Peter Tiersma, author of Parchment, Paper, Pixels; Law and the Technologies of Communication,( PDF)thinks it's possible:
[0]nline databases have started to include more and more judicial opinions, including many that in the past would not have been published and would therefore be relegated to obscurity. This practice has resulted in a massive increase in the case law that is available to lawyers. The only effective way to search through these databases is by means of an electronic search engine. Unlike a human being with legal training, who can peruse a judicial opinion for concepts or principles, current search engines can only locate strings of text. As a consequence, the digitizing of judicial opinions has the potential to make the common law more textual and, concomitantly, less conceptual. It may lose the flexibility it once had to be interpreted and reinterpreted to fit new and unforeseen situations.
Lest you think that this suggestion is too attenuated or fanciful, Tiersma reminds us of a broader context:
David Olson has suggested that the development of alphabetic writing systems gave Western civilization many of its defining features. According to an influential article by Jack Goody and Ian Watt, writing made it possible to begin distinguishing myth from history. It is therefore “not accidental that major steps in the development of what we now call "science‟ followed the introduction of major changes in the channels of communication in Babylonia (writing), in Ancient Greece (the alphabet), and in Western Europe (printing).”

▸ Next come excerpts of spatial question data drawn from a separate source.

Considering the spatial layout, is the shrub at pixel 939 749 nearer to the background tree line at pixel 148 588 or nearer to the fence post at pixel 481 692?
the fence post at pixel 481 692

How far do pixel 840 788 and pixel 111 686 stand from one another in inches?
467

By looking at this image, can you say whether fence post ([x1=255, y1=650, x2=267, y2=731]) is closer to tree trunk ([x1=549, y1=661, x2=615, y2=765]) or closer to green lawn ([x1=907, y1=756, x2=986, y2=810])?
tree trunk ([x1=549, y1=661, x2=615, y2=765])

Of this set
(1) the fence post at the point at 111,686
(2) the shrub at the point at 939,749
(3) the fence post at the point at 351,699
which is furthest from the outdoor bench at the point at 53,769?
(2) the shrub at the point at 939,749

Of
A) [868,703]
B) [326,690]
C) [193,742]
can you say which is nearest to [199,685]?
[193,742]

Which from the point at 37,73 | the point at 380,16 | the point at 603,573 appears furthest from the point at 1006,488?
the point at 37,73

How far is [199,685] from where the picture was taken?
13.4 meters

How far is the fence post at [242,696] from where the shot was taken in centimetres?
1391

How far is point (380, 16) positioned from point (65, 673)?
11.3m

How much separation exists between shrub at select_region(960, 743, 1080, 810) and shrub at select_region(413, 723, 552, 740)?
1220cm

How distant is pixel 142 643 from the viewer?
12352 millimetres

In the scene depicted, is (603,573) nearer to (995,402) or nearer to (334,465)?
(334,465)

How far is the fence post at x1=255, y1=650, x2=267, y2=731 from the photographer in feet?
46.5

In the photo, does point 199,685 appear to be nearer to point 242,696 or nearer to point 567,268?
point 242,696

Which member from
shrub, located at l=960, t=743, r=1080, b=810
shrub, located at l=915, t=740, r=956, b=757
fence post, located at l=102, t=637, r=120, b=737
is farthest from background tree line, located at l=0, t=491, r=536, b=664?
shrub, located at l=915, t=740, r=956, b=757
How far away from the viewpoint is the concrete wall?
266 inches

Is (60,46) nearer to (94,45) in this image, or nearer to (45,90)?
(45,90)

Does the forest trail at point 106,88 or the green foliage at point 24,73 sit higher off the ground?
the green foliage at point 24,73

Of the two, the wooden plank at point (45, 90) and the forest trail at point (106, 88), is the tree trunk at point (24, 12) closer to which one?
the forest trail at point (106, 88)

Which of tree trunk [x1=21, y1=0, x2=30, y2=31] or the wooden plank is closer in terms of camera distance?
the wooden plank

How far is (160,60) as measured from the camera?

Some scholars suggest that the development of writing, especially the phonetically based alphabet that arose in ancient Greece, has not merely influenced our civilization and culture in dramatic ways, but has fundamentally altered how people think. According to Eric Havelock, “Greek literacy changed not only the means of communication, but also the shape of the Greek consciousness.” In a similar vein, Walter Ong argued that the development of literacy fostered abstract thinking, categorization, and logical deduction.